* [Work to do]:
Copy the rows from the start through the line holding "21094 millimetres", inclusive, replacing "stone column" with "marble pillar" wherever it appears and changing nothing else.

* [Data excerpts]:
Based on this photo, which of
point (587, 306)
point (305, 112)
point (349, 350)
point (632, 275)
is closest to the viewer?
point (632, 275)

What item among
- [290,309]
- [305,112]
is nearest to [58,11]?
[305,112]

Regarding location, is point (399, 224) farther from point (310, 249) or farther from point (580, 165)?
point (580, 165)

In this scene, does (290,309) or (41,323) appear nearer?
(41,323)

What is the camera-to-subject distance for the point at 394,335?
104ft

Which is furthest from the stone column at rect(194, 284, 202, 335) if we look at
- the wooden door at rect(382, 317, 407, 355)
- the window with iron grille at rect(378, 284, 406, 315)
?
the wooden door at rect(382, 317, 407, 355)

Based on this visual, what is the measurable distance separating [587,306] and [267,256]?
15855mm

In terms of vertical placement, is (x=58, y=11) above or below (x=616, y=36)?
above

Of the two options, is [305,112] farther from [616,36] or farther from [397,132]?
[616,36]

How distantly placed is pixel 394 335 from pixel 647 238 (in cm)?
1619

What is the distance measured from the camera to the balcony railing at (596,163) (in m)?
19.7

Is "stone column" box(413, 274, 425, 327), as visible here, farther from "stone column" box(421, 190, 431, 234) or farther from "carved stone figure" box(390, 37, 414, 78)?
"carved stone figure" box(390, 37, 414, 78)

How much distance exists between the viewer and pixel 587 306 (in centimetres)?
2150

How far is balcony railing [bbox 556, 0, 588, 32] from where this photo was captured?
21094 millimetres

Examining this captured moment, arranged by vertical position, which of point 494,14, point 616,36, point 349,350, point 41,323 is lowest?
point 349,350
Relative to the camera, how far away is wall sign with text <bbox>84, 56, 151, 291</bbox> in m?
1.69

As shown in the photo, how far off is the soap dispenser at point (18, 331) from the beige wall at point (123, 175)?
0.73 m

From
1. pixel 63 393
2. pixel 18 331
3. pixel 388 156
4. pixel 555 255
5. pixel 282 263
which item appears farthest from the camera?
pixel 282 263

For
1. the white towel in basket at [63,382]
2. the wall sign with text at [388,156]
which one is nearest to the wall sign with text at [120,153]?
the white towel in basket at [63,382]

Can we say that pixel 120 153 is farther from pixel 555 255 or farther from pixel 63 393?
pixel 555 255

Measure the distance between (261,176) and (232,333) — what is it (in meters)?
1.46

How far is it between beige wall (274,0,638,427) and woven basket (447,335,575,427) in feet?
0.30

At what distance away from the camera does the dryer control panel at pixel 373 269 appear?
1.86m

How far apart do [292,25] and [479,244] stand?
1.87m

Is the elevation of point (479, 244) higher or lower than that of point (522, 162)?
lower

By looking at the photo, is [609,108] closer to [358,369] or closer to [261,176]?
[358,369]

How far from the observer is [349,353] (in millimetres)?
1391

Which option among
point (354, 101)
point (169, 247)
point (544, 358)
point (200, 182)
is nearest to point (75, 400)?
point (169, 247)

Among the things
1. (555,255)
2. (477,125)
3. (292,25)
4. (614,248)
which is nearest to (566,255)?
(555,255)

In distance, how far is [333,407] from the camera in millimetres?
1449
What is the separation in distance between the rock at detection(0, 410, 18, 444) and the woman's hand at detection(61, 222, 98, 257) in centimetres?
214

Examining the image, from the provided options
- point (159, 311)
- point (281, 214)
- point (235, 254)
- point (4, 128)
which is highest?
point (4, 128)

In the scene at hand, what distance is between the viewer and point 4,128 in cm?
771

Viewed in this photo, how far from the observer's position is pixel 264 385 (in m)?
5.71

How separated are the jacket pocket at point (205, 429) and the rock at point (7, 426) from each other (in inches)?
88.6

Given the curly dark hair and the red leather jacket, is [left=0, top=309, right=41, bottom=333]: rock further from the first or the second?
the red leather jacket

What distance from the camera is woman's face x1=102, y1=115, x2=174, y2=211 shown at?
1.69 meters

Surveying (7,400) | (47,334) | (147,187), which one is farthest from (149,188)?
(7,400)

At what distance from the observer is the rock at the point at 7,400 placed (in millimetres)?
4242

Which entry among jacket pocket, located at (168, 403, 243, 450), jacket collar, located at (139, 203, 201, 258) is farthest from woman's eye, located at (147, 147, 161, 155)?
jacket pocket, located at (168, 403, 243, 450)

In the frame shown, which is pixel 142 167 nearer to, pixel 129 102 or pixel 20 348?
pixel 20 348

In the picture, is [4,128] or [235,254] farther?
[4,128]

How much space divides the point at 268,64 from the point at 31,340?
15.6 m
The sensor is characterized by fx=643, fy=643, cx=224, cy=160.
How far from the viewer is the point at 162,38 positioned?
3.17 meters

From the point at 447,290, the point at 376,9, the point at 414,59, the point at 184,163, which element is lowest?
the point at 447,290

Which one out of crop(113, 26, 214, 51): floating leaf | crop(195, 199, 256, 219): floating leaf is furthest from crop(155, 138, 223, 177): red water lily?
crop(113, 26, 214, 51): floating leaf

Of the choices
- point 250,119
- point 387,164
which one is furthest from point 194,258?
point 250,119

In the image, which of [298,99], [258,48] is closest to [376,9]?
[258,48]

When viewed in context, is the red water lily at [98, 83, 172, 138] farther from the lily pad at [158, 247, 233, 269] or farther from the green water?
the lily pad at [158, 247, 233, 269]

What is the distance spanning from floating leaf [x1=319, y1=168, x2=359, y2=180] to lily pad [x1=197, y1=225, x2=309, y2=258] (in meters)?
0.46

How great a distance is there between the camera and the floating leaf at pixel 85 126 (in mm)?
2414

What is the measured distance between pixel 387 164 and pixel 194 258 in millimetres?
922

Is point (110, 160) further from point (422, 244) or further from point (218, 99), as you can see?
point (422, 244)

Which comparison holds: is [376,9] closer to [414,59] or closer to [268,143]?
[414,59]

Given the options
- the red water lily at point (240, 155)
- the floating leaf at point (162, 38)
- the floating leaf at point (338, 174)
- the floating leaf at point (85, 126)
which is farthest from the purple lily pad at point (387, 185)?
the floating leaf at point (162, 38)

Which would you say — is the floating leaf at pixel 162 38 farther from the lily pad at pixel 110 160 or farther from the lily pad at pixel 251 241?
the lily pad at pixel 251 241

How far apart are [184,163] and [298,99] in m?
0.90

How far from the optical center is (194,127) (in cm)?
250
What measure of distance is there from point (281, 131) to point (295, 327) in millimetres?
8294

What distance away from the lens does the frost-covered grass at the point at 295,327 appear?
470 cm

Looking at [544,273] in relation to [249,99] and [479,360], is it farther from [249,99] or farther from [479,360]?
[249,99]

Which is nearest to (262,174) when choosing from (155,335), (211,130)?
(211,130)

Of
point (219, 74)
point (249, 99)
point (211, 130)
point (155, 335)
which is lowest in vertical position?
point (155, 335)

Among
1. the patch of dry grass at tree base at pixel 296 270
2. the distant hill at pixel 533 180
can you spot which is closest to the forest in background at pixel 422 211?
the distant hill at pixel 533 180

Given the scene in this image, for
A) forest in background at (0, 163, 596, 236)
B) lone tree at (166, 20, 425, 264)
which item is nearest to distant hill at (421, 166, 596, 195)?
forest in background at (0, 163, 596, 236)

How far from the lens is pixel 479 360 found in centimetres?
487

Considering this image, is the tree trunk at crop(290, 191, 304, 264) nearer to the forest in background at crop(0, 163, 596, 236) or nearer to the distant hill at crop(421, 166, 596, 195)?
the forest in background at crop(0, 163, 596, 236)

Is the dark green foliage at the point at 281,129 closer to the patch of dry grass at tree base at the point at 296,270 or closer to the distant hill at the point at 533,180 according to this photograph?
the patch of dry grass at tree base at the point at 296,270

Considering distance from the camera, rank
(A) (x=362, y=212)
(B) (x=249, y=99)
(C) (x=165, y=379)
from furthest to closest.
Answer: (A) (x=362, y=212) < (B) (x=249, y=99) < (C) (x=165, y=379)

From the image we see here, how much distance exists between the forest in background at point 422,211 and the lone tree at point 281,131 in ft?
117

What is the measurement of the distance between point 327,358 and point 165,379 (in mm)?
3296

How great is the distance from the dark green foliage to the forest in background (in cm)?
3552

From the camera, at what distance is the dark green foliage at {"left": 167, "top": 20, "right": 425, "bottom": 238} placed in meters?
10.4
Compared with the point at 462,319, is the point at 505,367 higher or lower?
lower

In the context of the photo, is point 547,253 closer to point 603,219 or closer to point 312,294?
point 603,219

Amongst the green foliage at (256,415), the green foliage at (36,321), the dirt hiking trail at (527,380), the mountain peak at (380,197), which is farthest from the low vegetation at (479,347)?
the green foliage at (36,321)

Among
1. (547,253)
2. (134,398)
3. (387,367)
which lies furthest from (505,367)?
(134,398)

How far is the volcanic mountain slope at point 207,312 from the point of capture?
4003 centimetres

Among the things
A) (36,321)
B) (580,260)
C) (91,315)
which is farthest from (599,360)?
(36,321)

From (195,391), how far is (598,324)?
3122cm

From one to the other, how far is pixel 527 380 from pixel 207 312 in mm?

* [Completed exercise]:
Based on this photo, which of
point (587, 306)
point (305, 112)
point (349, 350)
point (632, 275)
is closest to the viewer?
point (632, 275)

What item among
- [290,309]
- [305,112]
is nearest to [58,11]?
[305,112]

Regarding location, is point (399, 224) farther from point (310, 249) or farther from point (580, 165)?
point (580, 165)

In this scene, does (290,309) or (41,323) appear nearer?
(41,323)

What is the camera-to-subject distance for the point at 394,335?
104ft

Which is furthest from the marble pillar at rect(194, 284, 202, 335) if we look at
- the wooden door at rect(382, 317, 407, 355)
- the window with iron grille at rect(378, 284, 406, 315)
?
the wooden door at rect(382, 317, 407, 355)

Based on this visual, what is the measurable distance separating [587,306] and [267,256]?
15855mm

In terms of vertical placement, is (x=58, y=11) above or below (x=616, y=36)?
above

Of the two options, is [305,112] farther from [616,36] or farther from [397,132]?
[616,36]

How distantly placed is pixel 394 335 from pixel 647 238 (in cm)?
1619

What is the distance measured from the camera to the balcony railing at (596,163) (in m)?
19.7

Is "marble pillar" box(413, 274, 425, 327), as visible here, farther from "marble pillar" box(421, 190, 431, 234) or farther from "carved stone figure" box(390, 37, 414, 78)?
"carved stone figure" box(390, 37, 414, 78)

How much distance exists between the viewer and pixel 587 306 (in centimetres)?
2150

How far is balcony railing [bbox 556, 0, 588, 32] from where this photo was captured?
21094 millimetres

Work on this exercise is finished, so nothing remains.